Eaton rose as she approached them; and Avery leaped up, all concern and sympathy for her immediately she appeared. He met her in the aisle and took her hand.

"Was it successful, dear?" Avery asked.

She shut her eyes before she answered, and stood holding to the back of a seat; then she opened her eyes, saw Eaton and recognized him and sat down in the seat where Avery had been sitting.

"Dr. Sinclair says we will know in four or five days," she replied to Avery; she turned then directly to Eaton. "He thought there probably was a clot under the skull, and he operated to find it and relieve it. There was one, and we have done all we can; now we may only wait. Dr. Sinclair has appointed himself nurse; he says I can help him, but not just yet. I thought you would like to know."

"Thank you; I did want to know," Eaton acknowledged. He moved away from them, and sat down in one of the seats further down the car. Connery came out from the drawing-room, went first to one end of the car, then to the other; and returning with the Pullman conductor, began to oversee the transfer of the baggage of all other passengers than the Santoine party to vacant sections in the forward sleepers.
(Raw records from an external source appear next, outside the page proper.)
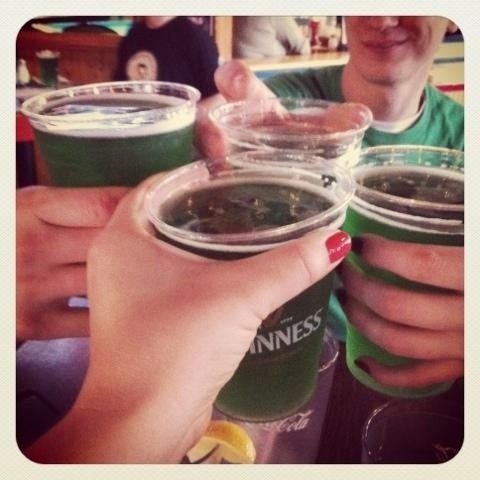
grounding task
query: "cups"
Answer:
[337,144,463,399]
[37,50,62,88]
[361,400,464,464]
[19,80,201,300]
[209,96,373,166]
[142,148,357,423]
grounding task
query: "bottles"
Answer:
[16,59,31,86]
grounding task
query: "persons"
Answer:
[15,14,465,465]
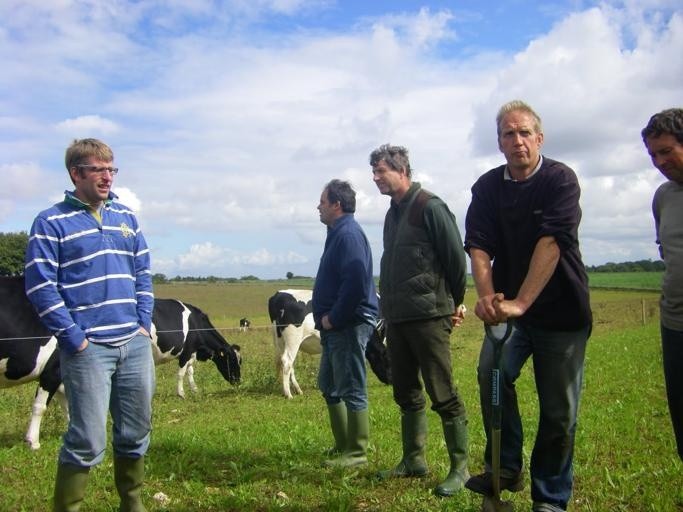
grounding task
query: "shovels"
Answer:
[484,315,514,512]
People began to pass through the aisle; evidently the car doors had been unlocked. Eaton got up and left the car, finding at the door a porter from one of the other cars stationed to warn people not to linger or speak or make other noises in going through the car where Santoine was.

As the door was closing behind Eaton, a sound came to his ears from the car he just had left—a young girl suddenly crying in abandon. Harriet Santoine, he understood, must have broken down for the moment, after the strain of the operation; and Eaton halted as though to turn back, feeling the blood drive suddenly upon his heart. Then, recollecting that he had no right to go to her, he went on.